I don't know about empathy, but I do know that the angle of vision
determines what you see. A reporter based in secular, Europeanized Tel
Aviv would experience an Israel vastly different from one living in
Jerusalem; a reporter with a home in Ramallah would most likely find an
entirely different world. The Times ought to give it a try.
It's only a newspaper. It eventually comes to this: Journalism
itself is inadequate to tell this story. Like recorded music, which is
only a facsimile of music, journalism is a substitute, a stand-in. It's
what we call on when we can't know something firsthand. It's not
reality, but a version of reality, and both daily deadlines and limited
space make even the best journalism a reductionist version of reality.
In preparing to write this article, my conversations with Michael
Brown and Andrea Levin, with various other parties of interest and with
The Times's editors consumed hours. My e-mail encounters with readers
have consumed months. To all who would assert that squeezing what I've
drawn from this research into these few paragraphs has stripped the
many arguments of their nuance or robbed them of their power, I have no
rebuttal.

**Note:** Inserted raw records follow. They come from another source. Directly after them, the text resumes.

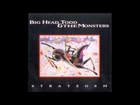 In The Morning // Big Head Todd and the Monsters // Strategem (1994)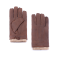 Перчатки Stetson - Gloves Sheepskin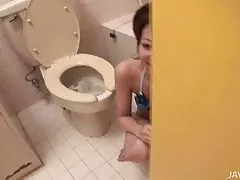 Chciałem podwójnej penetracji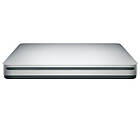 Apple MacBook Air SuperDrive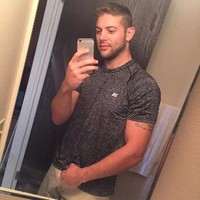 Nickels Joe
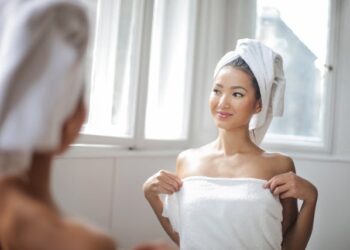 The Future of Wellness in Smart Homes: How Advanced Water Filtration Enhances Health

The more important and complicated an issue, or the closer it
is to the edge of life and death and the future of nations, the less
likely its essences can be distilled by that wholly inadequate but
absolutely necessary servant, daily journalism.
•
A postscript: During my research, representatives of If Americans Knew expressed
the belief that unless the paper assigned equal numbers of Muslim and
Jewish reporters to cover the conflict, Jewish reporters should be kept
off the beat.
I find this profoundly offensive, but not nearly as repellent as a
calumny that has popped up in my e-mail with lamentable frequency - the
charge that The Times is anti-Semitic. Even if you stipulate that The
Times's reporters and editors favor the Palestinian cause (something I
am not remotely prepared to do), this is an astonishing debasement. If
reporting that is sympathetic to Palestinians, or antipathetic to
Israelis, is anti-Semitism, what is real anti-Semitism? What word do
you have left for conscious discrimination, or open hatred, or acts of
intentional, ethnically motivated violence?
The Times may be - is - imperfect. It is not anti-Semitic. Calling
it that defames the accuser far more than it does the accused.